The battle begins: “Narnia” takes on Harry and friends
It’s impossible to watch the big screen adaptation of Christian author C.S. Lewis’ “Chronicles of Narnia: The Lion, the Witch and the Wardrobe” and not compare it to the Harry Potter films. Both vie for the same children’s fantasy demographic, so why not stack “Narnia” (the first of many possible episodes) against Harry and company’s immensely popular films? For those who want to cut to the chase: “Narnia” is a special film that trumps the Potter films in nearly every important aspect.

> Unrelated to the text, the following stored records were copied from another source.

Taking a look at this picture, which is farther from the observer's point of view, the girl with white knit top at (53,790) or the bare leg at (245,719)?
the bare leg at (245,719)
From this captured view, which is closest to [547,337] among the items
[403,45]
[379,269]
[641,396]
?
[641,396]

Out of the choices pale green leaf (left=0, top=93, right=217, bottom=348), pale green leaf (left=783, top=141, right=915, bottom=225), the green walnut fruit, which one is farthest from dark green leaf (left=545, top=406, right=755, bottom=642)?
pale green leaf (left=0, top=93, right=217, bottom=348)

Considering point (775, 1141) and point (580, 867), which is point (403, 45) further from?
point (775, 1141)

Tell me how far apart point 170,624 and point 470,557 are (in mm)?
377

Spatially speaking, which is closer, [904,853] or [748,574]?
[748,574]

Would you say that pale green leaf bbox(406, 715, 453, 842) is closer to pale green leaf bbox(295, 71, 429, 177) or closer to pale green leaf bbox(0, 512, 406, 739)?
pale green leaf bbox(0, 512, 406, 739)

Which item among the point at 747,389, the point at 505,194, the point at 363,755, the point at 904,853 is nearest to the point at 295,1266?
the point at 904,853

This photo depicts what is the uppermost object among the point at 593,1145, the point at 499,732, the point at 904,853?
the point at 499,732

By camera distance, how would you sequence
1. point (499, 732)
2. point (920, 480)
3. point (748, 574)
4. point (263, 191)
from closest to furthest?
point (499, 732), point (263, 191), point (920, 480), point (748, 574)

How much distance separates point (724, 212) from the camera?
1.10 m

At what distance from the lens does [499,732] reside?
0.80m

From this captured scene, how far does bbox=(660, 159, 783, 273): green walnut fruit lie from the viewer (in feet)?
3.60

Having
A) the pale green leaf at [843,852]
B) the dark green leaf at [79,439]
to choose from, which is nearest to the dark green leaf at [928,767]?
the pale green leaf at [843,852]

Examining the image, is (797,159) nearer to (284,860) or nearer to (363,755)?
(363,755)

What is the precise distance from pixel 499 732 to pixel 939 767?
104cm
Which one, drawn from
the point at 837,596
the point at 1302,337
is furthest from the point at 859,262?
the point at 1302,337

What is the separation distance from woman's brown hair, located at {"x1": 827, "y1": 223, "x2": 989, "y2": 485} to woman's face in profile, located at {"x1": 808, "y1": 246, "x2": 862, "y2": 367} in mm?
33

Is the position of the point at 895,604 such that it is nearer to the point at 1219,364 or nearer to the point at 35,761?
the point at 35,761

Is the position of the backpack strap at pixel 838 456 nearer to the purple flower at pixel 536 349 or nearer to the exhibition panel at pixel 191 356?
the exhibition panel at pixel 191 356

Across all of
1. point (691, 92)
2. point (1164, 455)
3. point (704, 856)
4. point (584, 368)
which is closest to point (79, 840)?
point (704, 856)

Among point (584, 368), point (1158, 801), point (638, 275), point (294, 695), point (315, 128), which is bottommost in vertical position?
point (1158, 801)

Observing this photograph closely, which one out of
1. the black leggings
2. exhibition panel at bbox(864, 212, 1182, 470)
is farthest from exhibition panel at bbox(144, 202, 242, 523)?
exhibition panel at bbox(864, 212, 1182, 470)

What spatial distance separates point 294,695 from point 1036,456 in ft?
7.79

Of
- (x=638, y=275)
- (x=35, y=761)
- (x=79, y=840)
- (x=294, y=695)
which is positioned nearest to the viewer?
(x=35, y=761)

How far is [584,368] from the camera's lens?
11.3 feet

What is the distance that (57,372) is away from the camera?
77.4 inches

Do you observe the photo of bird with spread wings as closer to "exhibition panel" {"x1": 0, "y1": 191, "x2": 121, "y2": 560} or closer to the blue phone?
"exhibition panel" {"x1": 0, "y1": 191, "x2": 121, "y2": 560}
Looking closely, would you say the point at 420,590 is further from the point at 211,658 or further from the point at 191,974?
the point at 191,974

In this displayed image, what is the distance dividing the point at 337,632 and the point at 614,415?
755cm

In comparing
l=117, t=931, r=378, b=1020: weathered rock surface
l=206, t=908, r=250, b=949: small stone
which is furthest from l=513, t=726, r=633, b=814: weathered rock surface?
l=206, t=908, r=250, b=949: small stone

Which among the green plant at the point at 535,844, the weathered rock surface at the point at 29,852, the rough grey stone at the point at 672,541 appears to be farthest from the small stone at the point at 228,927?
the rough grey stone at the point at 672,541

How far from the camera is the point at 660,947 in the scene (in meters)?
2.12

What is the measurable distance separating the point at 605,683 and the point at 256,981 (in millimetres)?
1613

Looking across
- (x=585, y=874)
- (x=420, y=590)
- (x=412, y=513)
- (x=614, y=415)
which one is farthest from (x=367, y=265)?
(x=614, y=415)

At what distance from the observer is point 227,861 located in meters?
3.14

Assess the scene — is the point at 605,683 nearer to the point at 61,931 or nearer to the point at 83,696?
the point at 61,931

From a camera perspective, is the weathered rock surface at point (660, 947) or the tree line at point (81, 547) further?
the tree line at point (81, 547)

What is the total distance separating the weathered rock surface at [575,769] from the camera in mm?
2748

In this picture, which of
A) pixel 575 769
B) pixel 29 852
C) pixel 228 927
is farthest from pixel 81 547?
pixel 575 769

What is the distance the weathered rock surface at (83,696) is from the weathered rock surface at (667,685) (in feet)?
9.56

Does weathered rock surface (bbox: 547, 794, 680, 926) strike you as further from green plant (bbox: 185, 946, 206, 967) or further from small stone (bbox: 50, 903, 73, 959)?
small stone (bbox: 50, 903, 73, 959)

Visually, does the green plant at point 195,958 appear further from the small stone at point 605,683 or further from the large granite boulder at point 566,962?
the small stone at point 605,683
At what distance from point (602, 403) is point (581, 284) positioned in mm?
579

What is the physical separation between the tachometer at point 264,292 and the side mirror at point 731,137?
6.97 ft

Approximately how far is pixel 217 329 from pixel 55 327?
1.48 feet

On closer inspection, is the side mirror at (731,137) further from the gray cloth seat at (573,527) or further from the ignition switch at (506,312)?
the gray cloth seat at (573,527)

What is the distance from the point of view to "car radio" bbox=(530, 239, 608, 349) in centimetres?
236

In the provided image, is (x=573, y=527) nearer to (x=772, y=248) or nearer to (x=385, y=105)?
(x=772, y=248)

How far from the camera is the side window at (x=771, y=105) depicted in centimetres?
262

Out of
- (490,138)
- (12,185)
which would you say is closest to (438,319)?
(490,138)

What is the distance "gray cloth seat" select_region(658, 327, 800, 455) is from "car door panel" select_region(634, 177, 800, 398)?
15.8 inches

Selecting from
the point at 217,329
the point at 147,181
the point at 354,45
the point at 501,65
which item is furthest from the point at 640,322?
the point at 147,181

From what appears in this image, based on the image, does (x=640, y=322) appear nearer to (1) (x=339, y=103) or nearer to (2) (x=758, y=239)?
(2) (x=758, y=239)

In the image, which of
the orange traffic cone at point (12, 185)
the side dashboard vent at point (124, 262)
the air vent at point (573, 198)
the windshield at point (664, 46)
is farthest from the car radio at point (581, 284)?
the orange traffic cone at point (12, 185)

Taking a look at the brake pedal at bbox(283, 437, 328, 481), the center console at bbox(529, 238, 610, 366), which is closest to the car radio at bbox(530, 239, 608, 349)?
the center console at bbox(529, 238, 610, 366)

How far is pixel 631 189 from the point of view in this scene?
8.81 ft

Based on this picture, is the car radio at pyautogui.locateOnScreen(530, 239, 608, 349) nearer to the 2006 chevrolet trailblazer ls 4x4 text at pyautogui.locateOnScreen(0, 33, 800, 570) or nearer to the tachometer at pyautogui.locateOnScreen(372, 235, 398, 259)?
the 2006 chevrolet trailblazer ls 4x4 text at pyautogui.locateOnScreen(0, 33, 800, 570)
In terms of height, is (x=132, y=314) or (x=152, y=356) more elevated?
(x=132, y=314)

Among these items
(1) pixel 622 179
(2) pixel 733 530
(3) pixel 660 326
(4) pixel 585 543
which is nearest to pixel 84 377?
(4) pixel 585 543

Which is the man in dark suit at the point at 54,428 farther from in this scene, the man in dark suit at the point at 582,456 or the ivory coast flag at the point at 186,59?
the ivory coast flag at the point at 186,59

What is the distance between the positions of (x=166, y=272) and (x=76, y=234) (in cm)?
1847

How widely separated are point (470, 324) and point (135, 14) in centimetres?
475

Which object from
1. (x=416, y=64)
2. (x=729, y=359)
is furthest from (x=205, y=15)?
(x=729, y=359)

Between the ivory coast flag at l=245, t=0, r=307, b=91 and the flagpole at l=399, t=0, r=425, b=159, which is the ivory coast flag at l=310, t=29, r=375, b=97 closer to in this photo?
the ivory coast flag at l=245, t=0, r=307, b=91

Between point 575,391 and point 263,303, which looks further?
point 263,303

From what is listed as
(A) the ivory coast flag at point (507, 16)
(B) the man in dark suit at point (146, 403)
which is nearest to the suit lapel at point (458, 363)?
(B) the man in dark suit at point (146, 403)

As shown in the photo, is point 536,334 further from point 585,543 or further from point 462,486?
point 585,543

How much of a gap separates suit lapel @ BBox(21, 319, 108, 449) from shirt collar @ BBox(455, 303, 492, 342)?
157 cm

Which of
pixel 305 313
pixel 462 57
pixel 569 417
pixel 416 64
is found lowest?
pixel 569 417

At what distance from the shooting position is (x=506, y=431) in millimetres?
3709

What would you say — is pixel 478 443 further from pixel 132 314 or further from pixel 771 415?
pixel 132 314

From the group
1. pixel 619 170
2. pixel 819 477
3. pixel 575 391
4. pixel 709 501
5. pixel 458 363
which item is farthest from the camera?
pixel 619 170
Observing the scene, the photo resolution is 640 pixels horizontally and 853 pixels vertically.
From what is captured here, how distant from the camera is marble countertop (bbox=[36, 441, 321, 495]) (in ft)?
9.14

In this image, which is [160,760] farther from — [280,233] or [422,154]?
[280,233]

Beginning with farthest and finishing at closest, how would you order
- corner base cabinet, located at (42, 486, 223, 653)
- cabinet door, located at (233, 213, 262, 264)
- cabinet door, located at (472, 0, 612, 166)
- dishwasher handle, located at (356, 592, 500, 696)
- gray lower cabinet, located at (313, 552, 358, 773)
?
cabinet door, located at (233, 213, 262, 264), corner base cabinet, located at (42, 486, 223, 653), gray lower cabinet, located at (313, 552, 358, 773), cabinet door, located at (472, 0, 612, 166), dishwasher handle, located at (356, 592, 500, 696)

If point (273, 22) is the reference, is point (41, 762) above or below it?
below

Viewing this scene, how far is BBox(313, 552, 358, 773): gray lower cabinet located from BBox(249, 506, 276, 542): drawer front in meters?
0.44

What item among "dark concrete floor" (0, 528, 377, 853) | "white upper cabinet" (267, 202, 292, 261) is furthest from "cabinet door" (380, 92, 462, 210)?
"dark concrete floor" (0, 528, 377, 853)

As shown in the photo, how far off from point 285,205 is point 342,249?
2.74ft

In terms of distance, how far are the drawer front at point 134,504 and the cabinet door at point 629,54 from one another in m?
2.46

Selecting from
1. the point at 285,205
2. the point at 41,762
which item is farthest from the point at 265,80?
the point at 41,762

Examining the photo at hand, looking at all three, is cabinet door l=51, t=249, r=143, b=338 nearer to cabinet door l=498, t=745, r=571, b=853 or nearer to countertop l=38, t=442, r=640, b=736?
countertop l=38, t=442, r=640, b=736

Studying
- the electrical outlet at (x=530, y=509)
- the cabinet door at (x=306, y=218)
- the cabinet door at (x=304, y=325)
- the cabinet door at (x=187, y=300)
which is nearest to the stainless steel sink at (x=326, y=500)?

For starters, the four actors who play the Pevensie children bring a delightfully eccentric British air to the proceedings. Peter (William Moseley), the eldest boy who would be King, Susan (Anna Popplewell), the quieter oldest girl, Edmund (Skandar Keynes), the surly younger brother, and Lucy (Georgie Henley), the bright-eyed youngest benefit from the strong script, in contrast, Harry, Hermione, and Ron struggle with the dramatic elements of their scripts. We love them despite their shortcomings. But “Narnia” succeeds because the children have an unforced likability. The supporting actors in both series are stellar. Tilda Swinton is certainly creepy as the Ice Queen and White Witch of Narnia who ensnares the brooding Edmund. The Harry Potter films rely less and less on their supporting cast, perhaps never recuperating from the loss of Richard Harris.
The stronger structure of “Narnia,” with its clear lines in the battle between good and evil serve well the thinly-veiled Christian allegory and do so without offending the non-religious. While “Narnia” takes its time developing the story, it never meanders. “Narnia” begins as the children are evacuatued during the bombing raids over London during WWII. Once the children discoer the wardrobe that leads to “Narnia, the film demonstrates its share of truly special effects– brilliantly offering talking animals more believably than any film before it. The masterstroke is how director Andrew Adamson (who also directed the “Shrek” films) allows the effects to underscore the storytelling without letting them dominate.
An epic battle scene reminiscent of “The Lord of the Rings” surfaces at the end of “Narnia.” Although it is a somewhat sanitized version (which allows for a PG rating), parents should still be cautioned that these scenes– though void of blood and gore– are still the most intense of any PG film. The Potter series simply doesn’t evoke the same grandeur, but its fans will quickly point out that nothing in “Narnia” matches the darkly sinister images of the soul-sucking Dementors and the dread invoked by the appearance of Sirius Black.
While some have described the Harry Potter films as “The Wizard of Oz” of its generation– such heretical comparisons should be avoided– “The Chronicles of Narnia: The Lion, The Witch and The Wardrobe” is easier to compare to “Oz,” especially given its odyssey/adventure narrative and sense of enchanting innocence. There is a timeless quality to its screenplay that should make it a favorite for years to come.
Bottom line: While the Potter films mostly please faithful readers of J.K. Rowling’s books, it will be easy for those unfamiliar with C.S. Lewis to become enthralled by “The Chronicles of Narnia: The Lion, the Witch, and the Wardrobe.”
Rated PG for battle scenes and violence.